Забравшись в «чащу» китайских пуховиков, где ее никто не мог увидеть, кроме Вадима, брюнетка сняла кожаную куртку. Ладную фигурку плотно обтягивал розовый свитерок и белая юбка. Впрочем, с юбкой, не успел Токмаков и глазом моргнуть, челночница рассталась в одно мгновение.
– Мне придется снять колготки. Вас, надеюсь, не смутит?
– Данный предмет туалета у меня уже во где! – провел Токмаков по горлу ребром ладони, вспомнив эпопею с людмилиными
– Вот и проверим, – стрельнула черным глазом брюнетка, одновременно избавляясь от колготок. – Извините, я забыла предупредить, что мы с Людмилой не носим нижнего белья…
Прямо сказать, извинение немного запоздало. Во рту у Токмакова пересохло. Сговорились они тут, что ли, искушать оперсостав, эти чертовы нудистки-операционистки-челночницы?
– Видите? – как ни в чем ни бывало повернулась брюнетка боком.

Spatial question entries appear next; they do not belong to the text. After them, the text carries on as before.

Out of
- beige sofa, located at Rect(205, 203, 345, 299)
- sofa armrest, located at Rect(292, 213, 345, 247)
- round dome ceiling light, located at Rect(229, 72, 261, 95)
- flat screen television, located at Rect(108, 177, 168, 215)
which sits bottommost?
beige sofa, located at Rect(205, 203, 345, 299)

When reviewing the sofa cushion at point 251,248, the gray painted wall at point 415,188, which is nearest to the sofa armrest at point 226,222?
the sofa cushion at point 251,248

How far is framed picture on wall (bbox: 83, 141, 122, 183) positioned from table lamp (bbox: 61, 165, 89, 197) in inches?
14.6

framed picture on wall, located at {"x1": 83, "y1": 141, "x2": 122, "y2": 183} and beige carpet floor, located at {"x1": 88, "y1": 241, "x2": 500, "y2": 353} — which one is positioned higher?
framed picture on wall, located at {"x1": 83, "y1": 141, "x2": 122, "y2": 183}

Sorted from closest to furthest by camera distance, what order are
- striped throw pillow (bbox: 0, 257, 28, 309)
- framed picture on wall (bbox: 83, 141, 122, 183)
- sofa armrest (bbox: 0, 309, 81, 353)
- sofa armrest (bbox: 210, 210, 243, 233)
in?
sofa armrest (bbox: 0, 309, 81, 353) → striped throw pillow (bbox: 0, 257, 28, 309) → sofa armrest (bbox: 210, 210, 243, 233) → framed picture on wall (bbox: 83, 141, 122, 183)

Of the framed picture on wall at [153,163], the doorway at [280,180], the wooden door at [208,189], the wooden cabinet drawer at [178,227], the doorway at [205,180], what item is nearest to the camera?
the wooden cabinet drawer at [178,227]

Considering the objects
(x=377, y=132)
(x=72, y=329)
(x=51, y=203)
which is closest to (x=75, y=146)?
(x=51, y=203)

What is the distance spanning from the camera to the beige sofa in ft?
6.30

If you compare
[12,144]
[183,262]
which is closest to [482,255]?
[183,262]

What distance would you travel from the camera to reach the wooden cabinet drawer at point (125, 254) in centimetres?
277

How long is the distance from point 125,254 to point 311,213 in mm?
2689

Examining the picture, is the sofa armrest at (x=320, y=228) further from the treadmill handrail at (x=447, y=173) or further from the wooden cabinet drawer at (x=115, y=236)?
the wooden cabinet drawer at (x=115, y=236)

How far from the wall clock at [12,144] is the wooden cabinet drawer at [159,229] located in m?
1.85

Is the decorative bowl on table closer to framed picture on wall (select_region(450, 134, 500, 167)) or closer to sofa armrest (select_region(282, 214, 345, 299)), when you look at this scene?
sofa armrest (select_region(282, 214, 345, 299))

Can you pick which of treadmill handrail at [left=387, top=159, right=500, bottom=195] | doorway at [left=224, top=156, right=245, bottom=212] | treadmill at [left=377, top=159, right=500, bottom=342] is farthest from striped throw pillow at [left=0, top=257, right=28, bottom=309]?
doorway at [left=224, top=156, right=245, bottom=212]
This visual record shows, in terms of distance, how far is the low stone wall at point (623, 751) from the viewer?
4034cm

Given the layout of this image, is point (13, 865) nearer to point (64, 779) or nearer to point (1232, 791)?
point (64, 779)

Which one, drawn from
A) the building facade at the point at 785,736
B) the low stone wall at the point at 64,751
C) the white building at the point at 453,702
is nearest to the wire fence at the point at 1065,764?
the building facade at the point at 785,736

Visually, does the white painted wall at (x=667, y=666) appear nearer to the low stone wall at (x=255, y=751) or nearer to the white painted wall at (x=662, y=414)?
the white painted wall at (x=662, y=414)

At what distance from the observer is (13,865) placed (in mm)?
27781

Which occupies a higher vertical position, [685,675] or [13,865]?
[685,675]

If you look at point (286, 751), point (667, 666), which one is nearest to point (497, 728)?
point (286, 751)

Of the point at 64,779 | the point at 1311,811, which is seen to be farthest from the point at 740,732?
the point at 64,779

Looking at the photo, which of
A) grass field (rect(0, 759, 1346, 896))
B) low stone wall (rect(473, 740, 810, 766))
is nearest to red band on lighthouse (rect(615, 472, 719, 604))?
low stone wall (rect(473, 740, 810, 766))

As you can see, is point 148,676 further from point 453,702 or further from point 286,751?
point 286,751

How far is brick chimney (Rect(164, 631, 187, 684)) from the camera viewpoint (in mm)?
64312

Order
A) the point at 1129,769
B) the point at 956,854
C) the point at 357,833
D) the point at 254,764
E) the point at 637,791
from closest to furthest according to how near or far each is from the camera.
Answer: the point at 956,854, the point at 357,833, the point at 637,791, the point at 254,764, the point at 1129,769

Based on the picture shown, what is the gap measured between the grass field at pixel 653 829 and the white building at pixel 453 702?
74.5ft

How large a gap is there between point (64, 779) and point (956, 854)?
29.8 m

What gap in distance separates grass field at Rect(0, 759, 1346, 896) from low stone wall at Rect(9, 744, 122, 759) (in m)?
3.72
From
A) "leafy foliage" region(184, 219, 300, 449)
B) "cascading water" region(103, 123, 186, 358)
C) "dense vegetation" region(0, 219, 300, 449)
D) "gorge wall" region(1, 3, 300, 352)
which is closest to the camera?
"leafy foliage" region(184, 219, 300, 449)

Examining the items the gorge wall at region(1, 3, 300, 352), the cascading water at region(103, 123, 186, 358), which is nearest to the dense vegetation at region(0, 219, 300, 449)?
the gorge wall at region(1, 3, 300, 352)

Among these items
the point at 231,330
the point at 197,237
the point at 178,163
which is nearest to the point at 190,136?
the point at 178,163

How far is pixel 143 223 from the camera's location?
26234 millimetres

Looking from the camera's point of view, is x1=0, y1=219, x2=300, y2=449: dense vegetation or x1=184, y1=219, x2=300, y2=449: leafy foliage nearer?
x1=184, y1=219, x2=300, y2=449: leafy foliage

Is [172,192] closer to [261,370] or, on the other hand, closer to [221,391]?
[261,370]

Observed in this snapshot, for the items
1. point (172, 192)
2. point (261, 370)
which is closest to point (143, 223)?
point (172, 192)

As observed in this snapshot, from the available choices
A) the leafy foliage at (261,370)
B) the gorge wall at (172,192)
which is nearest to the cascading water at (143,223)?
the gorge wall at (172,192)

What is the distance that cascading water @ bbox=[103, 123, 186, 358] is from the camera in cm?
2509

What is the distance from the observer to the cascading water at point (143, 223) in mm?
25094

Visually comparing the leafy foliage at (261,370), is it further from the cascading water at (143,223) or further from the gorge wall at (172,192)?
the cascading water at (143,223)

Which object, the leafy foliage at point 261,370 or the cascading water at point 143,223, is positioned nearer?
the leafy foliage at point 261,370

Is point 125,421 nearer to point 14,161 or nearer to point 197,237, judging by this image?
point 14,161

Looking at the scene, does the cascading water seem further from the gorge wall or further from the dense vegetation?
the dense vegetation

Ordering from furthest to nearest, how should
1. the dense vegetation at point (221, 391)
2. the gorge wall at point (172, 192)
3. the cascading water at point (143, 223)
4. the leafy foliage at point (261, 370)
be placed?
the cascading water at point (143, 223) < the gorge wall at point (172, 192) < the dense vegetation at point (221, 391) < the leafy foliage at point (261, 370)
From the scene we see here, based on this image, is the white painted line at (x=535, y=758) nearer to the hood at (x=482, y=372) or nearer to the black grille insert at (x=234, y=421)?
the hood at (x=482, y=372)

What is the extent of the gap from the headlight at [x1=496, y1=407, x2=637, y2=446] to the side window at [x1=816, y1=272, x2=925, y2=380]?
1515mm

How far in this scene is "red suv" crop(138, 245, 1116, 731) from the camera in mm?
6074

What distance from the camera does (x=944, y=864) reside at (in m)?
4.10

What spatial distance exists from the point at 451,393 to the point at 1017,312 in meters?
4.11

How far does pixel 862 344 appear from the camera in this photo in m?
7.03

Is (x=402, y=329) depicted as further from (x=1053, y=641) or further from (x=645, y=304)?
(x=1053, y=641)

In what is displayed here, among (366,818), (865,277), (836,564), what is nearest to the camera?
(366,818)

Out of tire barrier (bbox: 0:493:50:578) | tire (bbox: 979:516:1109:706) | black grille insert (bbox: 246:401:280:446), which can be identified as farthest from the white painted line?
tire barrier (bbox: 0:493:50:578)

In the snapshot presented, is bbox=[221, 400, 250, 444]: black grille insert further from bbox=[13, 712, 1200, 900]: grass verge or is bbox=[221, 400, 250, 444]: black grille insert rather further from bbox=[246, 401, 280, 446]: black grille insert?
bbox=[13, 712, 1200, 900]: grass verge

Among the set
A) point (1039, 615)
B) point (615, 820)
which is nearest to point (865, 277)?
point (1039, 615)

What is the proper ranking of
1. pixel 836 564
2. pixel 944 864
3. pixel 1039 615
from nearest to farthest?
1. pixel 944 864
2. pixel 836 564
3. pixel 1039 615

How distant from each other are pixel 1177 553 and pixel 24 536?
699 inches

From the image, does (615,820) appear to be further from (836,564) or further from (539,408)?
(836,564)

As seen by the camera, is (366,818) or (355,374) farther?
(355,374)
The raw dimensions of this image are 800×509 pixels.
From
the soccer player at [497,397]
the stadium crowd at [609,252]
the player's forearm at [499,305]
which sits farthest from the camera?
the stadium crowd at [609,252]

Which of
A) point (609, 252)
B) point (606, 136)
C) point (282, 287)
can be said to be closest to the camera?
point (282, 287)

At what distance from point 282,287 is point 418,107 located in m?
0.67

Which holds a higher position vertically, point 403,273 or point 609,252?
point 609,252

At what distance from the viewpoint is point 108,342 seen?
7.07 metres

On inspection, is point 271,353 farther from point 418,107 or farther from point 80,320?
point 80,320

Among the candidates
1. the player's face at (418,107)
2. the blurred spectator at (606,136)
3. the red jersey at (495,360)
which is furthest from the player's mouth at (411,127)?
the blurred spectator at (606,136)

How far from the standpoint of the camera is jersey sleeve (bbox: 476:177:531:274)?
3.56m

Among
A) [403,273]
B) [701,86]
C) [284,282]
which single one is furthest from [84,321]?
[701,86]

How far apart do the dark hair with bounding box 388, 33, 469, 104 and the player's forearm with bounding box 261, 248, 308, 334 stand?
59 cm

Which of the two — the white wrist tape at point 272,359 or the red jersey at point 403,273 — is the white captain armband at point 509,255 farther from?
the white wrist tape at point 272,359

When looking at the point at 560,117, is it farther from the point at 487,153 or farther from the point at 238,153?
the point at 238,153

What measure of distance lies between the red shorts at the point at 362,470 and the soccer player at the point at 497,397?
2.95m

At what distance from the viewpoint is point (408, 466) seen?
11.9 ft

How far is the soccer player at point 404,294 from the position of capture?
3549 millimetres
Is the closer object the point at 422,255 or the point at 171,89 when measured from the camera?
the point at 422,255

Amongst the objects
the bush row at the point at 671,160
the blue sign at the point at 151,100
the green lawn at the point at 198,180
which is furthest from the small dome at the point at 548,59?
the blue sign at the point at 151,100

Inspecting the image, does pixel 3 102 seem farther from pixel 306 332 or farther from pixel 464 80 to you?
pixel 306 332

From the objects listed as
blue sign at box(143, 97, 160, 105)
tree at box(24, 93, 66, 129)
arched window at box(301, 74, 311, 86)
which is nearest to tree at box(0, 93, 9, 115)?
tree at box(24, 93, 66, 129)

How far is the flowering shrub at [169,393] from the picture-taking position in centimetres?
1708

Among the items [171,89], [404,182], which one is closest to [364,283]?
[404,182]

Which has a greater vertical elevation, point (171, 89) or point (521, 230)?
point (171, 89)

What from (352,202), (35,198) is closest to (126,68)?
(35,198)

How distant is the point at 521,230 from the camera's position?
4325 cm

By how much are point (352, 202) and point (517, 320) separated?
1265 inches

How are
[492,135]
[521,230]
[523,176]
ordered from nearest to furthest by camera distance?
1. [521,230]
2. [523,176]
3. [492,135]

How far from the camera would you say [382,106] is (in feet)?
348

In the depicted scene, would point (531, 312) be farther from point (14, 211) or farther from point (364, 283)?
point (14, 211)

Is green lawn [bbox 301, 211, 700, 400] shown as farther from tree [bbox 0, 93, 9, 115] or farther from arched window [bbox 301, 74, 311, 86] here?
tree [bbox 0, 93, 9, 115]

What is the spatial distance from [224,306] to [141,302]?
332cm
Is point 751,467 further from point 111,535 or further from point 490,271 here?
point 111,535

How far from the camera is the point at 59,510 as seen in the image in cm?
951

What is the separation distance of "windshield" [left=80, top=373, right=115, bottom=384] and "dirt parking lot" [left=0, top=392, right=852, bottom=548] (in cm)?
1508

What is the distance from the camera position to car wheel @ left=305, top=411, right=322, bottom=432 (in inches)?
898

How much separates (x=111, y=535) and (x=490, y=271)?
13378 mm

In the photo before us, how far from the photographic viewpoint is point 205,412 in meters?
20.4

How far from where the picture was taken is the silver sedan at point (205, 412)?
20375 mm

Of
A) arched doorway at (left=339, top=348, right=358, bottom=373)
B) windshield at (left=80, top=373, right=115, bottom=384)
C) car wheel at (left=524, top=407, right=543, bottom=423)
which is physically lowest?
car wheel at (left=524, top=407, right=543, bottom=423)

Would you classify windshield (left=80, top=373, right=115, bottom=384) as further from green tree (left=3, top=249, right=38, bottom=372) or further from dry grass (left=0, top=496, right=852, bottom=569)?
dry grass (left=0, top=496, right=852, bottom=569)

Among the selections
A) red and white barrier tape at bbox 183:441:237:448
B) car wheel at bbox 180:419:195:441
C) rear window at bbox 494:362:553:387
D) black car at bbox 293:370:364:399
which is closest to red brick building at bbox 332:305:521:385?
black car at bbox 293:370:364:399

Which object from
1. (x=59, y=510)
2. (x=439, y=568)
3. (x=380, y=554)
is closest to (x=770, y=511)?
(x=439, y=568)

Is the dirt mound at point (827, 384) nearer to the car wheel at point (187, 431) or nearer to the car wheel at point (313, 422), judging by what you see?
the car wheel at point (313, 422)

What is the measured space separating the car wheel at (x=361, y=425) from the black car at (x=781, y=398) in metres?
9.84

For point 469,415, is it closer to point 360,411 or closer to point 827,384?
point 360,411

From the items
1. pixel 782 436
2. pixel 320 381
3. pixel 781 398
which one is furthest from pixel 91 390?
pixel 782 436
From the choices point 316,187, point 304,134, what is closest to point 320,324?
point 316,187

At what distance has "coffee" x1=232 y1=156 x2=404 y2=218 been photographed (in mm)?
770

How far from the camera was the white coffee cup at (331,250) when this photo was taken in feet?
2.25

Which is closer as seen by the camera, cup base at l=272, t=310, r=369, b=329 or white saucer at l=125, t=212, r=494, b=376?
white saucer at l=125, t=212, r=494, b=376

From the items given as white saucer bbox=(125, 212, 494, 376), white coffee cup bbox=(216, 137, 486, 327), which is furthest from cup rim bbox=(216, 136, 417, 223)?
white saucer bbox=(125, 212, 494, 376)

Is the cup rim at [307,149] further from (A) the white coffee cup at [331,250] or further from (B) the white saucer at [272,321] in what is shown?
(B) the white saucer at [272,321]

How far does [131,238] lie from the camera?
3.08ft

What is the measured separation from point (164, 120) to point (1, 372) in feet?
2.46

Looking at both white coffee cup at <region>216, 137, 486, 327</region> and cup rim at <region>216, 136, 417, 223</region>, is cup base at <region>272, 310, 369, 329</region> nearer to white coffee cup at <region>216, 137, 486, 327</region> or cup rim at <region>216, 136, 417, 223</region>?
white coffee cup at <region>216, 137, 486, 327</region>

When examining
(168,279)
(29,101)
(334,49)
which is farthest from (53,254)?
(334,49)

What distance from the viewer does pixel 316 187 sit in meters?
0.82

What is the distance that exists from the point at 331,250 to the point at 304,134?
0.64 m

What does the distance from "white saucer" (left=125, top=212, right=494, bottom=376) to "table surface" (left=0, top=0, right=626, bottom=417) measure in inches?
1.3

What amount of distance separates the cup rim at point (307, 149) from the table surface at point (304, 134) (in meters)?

Вадим кивнул. Тонкий белесый шрам, словно от удара хлыстом, выделялся на бедре. Он уверился в импортном происхождении ее загара, одновременно почувствовав близость некой тайны, роковой истории, в которые Людмила Стерлигова впутывалась с редкими мастерством и талантом.
– В больнице я сказала, будто напоролась на гвоздь, и они сделали вид, что поверили. Хотя на самом деле это след от пули. От ее пули.
– Стерлиговой?
– Да. Прошла по касательной, но кровищи было много. Случайный выстрел, простая неосторожность во время тренировки – я стояла рядом на огневом рубеже. А пистолет у Люды всегда был с очень легким спуском. Шнеллер, слышал о таком?
– Опасная штука, – подтвердил Токмаков, изо всех сил делая вид, что его интересует только шрам брюнеточки, но никак не темный треугольничек внизу ее живота. аккуратно подстриженный и подбритый по последнему слову интимного парикмахерского искусства. – Так вот в чем дело! Людмила, наверное, связала выстрел с видом крови, испугалась, и уже не могла больше…
– Да, – брюнетка сказала почему-то шепотом, и чтобы лучше слышать, Токмаков подошел ближе. – Она это связала в своей голове. Выстрел, толчок отдачи, запах пороха и кровь. Только она …нет, не испугалась! Совсем наоборот!
– Наоборот? Что наоборот?
– Ей это понравилось, даже очень. Понравилось нести боль легким движением пальца. Боль и смерть… Поэтому она и бросила стрельбу. У нее были такие же глаза, как сейчас у тебя. Глаза волка на охоте, понимаешь, морально устойчивый?
Токмаков кивнул головой – ошалело, потому что недостреленная подруга Людмилы Стерлиговой уже стаскивала через голову свой розовый свитер. В следующее мгновение она накинула свитер Токмакову на шею:
– И сегодня она была такой же, как тогда, волчицей… Ненавижу ее!
– Она не сказала, куда пошла? – спросил Токмаков тем же хриплым свистящим шепотом, пытаясь избавиться от розового свитера, душившего как петля, и от розововатого тумана, качавшегося перед глазами и кружившего голову. Последней связной мыслью была та, что эти девушки отлично дополняют друг друга. Людмила – рослая блондинка, «челночница» – невысокая брюнетка, обе аппетитные, как свежеиспеченные оладушки.
– Послушай… – сказал он брюнетке, не зная, что сказать, и даже как обратиться. Ведь она не назвала своего имени.